* PROVIDED RECORDS:
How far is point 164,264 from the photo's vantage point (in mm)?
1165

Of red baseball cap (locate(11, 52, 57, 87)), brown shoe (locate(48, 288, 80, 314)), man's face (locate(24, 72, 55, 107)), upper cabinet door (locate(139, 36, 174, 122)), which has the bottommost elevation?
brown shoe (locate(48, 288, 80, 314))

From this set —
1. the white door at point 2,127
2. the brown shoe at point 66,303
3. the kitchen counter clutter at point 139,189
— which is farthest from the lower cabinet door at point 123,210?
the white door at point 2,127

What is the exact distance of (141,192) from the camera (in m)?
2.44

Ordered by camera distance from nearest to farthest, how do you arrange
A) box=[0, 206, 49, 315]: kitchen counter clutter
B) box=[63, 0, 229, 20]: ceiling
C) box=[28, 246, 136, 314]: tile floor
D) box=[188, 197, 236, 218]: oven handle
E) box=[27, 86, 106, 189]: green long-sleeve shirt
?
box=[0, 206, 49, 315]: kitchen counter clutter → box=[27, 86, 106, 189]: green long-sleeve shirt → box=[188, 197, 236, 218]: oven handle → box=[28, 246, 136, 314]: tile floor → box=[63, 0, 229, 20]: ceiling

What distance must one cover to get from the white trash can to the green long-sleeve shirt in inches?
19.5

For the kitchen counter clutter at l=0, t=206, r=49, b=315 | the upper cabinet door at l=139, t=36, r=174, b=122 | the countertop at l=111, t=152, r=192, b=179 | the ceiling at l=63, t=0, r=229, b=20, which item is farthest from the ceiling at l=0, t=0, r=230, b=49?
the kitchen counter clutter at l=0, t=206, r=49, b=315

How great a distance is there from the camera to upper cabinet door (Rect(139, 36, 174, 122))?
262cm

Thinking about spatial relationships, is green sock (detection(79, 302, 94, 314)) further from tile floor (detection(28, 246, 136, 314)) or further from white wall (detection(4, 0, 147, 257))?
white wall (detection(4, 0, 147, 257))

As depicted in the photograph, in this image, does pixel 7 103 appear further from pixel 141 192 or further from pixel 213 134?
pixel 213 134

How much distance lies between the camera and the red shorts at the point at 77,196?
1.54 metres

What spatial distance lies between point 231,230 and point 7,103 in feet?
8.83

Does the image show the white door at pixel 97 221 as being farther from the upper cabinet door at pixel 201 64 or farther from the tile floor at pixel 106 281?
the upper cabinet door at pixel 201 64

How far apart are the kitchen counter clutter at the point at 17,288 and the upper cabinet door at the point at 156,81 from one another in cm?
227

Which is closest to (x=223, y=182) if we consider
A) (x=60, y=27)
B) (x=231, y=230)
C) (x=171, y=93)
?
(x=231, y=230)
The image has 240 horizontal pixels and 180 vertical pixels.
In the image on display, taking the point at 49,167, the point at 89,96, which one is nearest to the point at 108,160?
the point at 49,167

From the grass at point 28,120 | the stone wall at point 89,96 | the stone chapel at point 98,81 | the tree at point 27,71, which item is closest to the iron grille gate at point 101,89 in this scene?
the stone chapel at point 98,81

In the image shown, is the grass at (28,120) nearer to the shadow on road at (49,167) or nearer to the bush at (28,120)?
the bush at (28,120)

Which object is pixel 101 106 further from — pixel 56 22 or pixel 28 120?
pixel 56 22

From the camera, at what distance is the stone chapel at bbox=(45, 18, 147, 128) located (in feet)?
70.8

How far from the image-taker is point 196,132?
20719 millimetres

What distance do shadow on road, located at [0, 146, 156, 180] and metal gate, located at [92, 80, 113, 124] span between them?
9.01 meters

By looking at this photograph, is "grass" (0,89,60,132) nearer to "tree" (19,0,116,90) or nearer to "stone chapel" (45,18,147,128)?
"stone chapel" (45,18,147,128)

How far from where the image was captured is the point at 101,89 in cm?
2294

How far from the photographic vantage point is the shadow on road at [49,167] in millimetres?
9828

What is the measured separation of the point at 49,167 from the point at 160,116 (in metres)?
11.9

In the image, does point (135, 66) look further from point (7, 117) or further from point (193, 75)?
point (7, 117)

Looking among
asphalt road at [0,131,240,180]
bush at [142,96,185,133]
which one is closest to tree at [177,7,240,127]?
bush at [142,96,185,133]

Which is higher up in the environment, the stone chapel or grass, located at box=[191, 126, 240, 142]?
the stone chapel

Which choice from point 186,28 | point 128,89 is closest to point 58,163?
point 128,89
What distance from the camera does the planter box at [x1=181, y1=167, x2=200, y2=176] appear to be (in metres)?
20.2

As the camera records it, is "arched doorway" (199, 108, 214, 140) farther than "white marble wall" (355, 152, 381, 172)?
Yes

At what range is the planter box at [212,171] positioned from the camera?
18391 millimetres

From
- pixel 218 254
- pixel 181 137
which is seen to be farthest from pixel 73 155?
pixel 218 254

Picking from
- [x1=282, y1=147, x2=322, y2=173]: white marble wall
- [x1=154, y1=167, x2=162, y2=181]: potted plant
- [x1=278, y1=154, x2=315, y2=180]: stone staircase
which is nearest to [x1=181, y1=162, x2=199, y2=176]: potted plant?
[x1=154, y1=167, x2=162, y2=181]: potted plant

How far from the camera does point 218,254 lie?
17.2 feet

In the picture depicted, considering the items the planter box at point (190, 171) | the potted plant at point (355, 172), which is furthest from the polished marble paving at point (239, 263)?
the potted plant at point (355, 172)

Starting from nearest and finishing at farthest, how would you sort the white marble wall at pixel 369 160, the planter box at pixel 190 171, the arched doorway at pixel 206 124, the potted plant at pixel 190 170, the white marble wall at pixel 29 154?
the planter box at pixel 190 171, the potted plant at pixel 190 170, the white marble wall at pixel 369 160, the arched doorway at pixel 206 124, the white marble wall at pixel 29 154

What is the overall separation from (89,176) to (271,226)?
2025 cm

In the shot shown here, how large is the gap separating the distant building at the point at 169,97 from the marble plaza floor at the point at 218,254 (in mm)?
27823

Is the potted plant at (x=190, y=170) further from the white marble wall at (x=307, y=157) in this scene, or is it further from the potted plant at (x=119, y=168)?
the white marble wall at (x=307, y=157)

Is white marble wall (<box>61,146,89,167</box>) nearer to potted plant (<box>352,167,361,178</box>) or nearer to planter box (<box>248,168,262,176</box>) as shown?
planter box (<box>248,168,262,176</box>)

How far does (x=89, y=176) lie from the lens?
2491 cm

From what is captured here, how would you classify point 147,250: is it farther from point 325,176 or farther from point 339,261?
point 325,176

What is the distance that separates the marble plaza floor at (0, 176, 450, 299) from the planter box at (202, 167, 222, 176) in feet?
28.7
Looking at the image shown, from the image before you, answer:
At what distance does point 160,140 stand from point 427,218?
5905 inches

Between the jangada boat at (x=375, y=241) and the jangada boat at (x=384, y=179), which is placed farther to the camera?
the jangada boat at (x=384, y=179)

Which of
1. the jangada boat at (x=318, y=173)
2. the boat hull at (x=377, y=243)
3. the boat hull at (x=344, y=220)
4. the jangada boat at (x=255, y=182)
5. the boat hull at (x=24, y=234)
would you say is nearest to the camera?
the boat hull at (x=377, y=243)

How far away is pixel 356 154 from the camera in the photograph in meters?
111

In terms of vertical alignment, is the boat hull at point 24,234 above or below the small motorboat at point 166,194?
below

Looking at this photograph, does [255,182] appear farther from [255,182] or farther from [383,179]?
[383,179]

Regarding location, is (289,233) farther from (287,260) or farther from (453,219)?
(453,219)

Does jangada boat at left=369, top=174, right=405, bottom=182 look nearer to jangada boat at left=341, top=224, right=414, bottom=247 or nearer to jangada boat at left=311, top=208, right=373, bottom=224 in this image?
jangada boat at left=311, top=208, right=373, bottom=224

* JOB:
Reproduce the lines above unchanged, from the line with "The image has" up to and including the line with "20719 millimetres".

* WRITTEN SOLUTION:
The image has 240 horizontal pixels and 180 vertical pixels.
In the image on display, taking the point at 49,167, the point at 89,96, which one is nearest to the point at 108,160?
the point at 49,167

From the grass at point 28,120 | the stone wall at point 89,96 | the stone chapel at point 98,81 | the tree at point 27,71, which item is closest to the iron grille gate at point 101,89 in this scene?
the stone chapel at point 98,81

In the image shown, is the grass at (28,120) nearer to the shadow on road at (49,167) or nearer to the bush at (28,120)?
the bush at (28,120)

Which object is pixel 101 106 further from — pixel 56 22 or pixel 28 120?
pixel 56 22

From the camera, at what distance is the stone chapel at bbox=(45, 18, 147, 128) located (in feet)?
70.8

How far from the image-taker is point 196,132?
20719 millimetres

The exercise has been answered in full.